I'm using Matt's dual battery tray in my Taco.
Didn't get his kit, I built the rest of the system, but thought this tray was nice and worth the money since it's basically what I would have done anyway. I liked that the hold-down was made for an ML-ACR. Sometimes re-engineering the wheel isn't necessary. This is a pair of group 34/35 PC1400 Odysseys in place of a single group 27 OEM battery. Perhaps this would fit the Tundra?
Used 2 AWG primary wire for the starter, alternator and interconnections. I may rework the short wires between the batteries to use 1 AWG since I'm probably going to use that for the winch.
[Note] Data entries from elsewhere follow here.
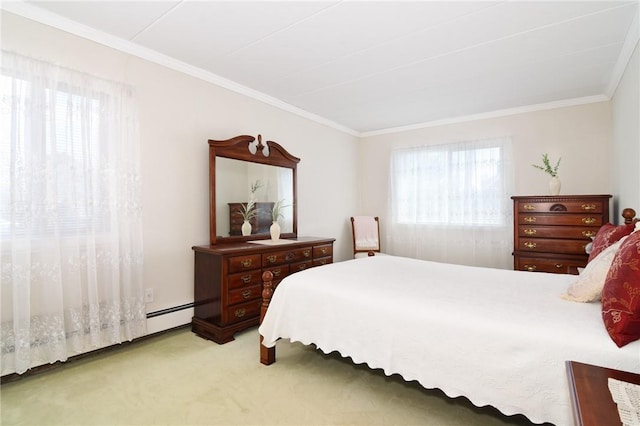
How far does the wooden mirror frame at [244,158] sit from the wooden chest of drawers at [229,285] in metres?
0.27

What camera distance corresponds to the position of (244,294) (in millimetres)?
2980

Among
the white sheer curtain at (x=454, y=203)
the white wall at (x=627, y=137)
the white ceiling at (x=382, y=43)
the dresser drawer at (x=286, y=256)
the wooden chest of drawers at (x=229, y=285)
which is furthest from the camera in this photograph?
the white sheer curtain at (x=454, y=203)

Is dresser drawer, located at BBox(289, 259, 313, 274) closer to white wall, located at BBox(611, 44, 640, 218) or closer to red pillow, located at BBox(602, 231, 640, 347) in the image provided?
red pillow, located at BBox(602, 231, 640, 347)

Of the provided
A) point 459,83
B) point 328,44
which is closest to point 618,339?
point 328,44

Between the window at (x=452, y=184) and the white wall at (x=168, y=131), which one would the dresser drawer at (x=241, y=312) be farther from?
the window at (x=452, y=184)

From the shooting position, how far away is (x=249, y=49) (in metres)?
2.74

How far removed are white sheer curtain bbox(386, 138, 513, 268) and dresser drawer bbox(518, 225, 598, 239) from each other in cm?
66

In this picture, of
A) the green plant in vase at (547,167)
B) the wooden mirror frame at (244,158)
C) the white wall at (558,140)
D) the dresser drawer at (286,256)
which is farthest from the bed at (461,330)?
the white wall at (558,140)

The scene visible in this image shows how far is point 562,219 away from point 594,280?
2.18 m

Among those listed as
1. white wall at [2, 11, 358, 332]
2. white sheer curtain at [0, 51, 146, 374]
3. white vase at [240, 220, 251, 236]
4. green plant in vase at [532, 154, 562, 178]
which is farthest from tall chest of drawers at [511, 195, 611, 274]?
white sheer curtain at [0, 51, 146, 374]

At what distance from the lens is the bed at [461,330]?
1342 millimetres

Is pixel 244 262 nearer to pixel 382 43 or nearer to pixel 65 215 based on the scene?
pixel 65 215

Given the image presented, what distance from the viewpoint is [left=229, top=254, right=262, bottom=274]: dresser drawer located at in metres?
2.88

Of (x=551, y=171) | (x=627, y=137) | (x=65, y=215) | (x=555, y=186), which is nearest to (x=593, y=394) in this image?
(x=65, y=215)
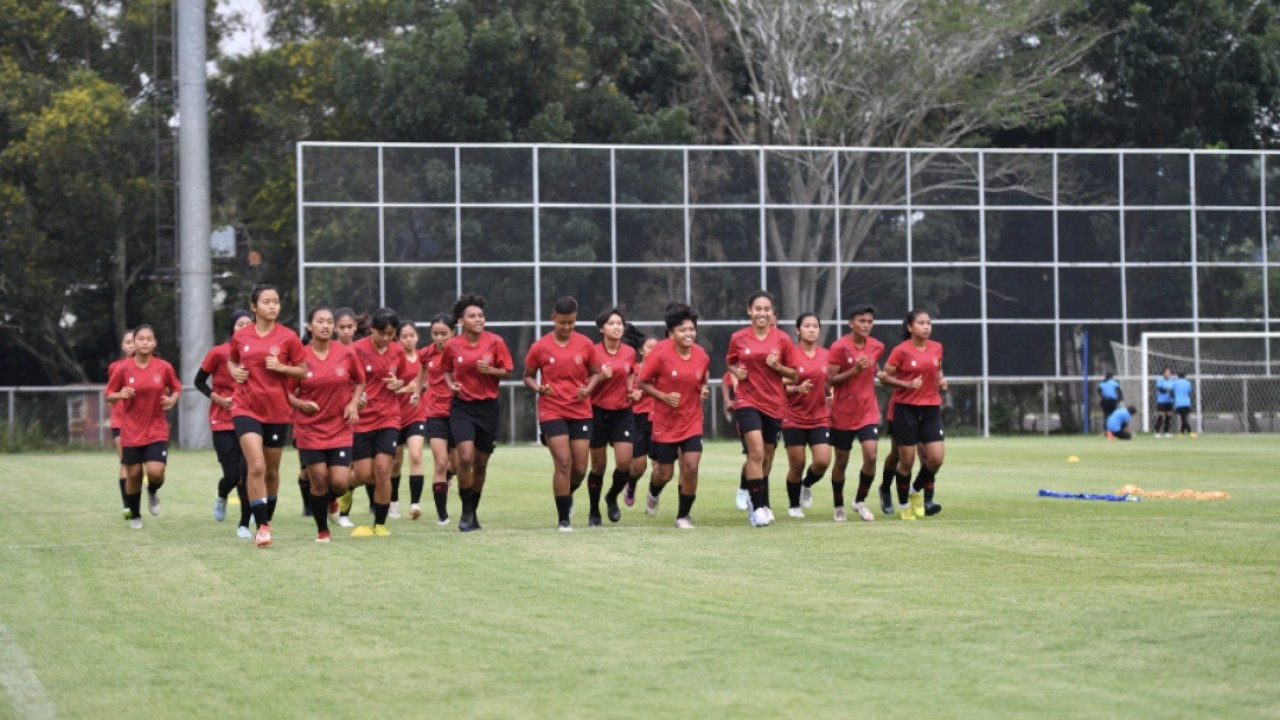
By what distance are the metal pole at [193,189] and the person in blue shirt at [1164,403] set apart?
2284 centimetres

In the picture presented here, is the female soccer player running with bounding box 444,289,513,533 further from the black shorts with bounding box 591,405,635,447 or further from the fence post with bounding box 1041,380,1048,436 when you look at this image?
the fence post with bounding box 1041,380,1048,436

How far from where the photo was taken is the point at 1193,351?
47.0 meters

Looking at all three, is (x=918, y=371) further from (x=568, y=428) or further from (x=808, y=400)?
(x=568, y=428)

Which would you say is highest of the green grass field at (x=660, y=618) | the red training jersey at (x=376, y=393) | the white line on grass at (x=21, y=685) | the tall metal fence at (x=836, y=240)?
the tall metal fence at (x=836, y=240)

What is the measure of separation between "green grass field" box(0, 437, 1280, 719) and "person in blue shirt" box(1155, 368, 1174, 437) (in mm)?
26548

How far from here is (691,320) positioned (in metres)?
16.9

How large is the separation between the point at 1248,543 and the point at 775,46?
38740mm

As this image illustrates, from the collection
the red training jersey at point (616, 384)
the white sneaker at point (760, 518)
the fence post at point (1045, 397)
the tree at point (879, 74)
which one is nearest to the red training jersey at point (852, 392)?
the white sneaker at point (760, 518)

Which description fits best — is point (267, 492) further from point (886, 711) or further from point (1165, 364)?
point (1165, 364)

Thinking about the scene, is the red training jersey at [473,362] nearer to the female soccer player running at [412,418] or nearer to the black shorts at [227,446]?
the female soccer player running at [412,418]

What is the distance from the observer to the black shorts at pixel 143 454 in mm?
17938

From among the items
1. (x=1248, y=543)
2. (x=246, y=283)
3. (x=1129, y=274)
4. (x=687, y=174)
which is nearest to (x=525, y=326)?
(x=687, y=174)

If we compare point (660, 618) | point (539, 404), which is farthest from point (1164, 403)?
point (660, 618)

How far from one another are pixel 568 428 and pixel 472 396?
0.92 metres
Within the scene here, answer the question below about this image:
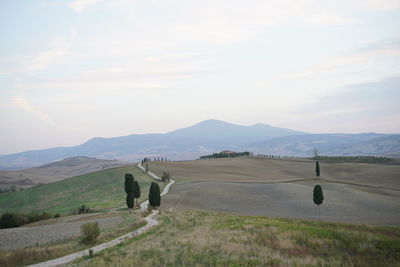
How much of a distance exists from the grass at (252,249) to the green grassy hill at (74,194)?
36466 millimetres

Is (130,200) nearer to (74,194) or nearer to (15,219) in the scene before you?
(15,219)

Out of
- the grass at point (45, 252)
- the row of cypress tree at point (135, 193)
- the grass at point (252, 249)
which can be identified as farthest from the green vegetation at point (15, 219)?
the grass at point (252, 249)

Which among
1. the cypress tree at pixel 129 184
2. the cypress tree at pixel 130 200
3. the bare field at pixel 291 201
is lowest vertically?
the bare field at pixel 291 201

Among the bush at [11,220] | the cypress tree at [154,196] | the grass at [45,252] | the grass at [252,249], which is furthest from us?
the cypress tree at [154,196]

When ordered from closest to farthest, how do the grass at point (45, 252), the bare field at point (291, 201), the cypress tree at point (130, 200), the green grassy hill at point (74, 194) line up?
the grass at point (45, 252)
the cypress tree at point (130, 200)
the bare field at point (291, 201)
the green grassy hill at point (74, 194)

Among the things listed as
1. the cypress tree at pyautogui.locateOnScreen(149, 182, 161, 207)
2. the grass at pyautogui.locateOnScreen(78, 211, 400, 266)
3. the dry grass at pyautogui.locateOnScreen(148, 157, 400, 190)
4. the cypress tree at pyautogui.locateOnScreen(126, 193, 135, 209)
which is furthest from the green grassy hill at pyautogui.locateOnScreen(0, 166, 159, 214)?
the grass at pyautogui.locateOnScreen(78, 211, 400, 266)

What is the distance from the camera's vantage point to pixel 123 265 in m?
Answer: 16.4

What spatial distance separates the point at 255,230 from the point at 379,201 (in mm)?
38324

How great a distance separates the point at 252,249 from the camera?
19.5 meters

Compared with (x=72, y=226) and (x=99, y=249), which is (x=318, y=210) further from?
(x=99, y=249)

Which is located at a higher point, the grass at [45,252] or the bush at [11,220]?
the grass at [45,252]

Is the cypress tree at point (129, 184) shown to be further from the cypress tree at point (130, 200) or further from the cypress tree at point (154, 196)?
the cypress tree at point (154, 196)

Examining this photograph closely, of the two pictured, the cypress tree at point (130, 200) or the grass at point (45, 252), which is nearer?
the grass at point (45, 252)

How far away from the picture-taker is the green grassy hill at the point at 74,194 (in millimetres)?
67875
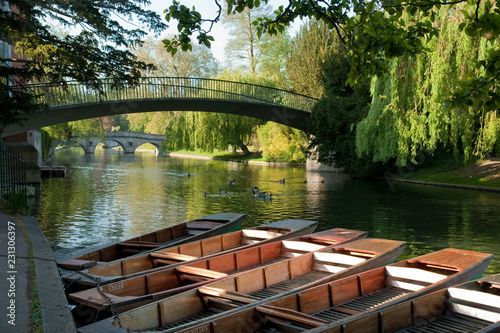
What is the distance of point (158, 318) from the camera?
15.4 feet

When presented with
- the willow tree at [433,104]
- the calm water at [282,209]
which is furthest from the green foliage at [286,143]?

Not that I intend to routinely parallel the batteries for winching, but just have a thing about uniformity. The starter and alternator don't need to be any larger. I'd use 1/0 AWG but it was just too heavy for the short positive leads. Any heavier than 1 or 2 AWG I think will require bending bus bar copper instead. There's only about 3 or 4 inches of cable between the crimps so it's got to be aligned and just the right length.
FWIW the rule of thumb is a battery cable less than 7 inches doesn't need a fuse. This is based on marine ABYC and Coast Guard guidelines, so for automobiles it's more about best practices than anything.
I didn't fuse anything that wasn't fused before from the factory, although I do plan to rework to add a twin fuse holder for the starter and winch when that wiring is done. I flip back and forth between thinking fuses are necessary and not, weighing safety vs. nuisance. Cutting a winch cable is bad but so would having a fuse open mid pull. Not worried on paper, a 300A fuse is going to let the windings in a winch motor melt before opening. I worry about corrosion and aging. Although I'm becoming more comfortable with those MRBF types, they seem to be holding up well. Guess I shouldn't be surprised being designed for saltwater marine use.
Bunch of technical stuff, ignore if you wish.
I prefer to rate 2 AWG for 170 A continuous (based on 30°C temp rise) and for safety I feel even a
300A MRBF is fine, which is rated at 200% for 60 seconds. Using welding cable with EPDM (rubber) insulation with max temperature of 150°C, 2 AWG will just reach 150°C at 616 amps for 60 seconds. A 2 AWG can hold a short circuit current (generally assumed to be 10 seconds) of 1,339 amps and a 300A MRBF will open well below this current, 350% or 1,050 amps, in a maximum of 1 second. None of this assumes any cooling (except for the continuous). Still, I prefer a max of 225A MRBF for 2 AWG to give a margin, so a 200A breaker is probably a good choice. For example, a
Cooper 187 series will open at 200% between 10 and 40 seconds, 300% between 5 and 12 seconds.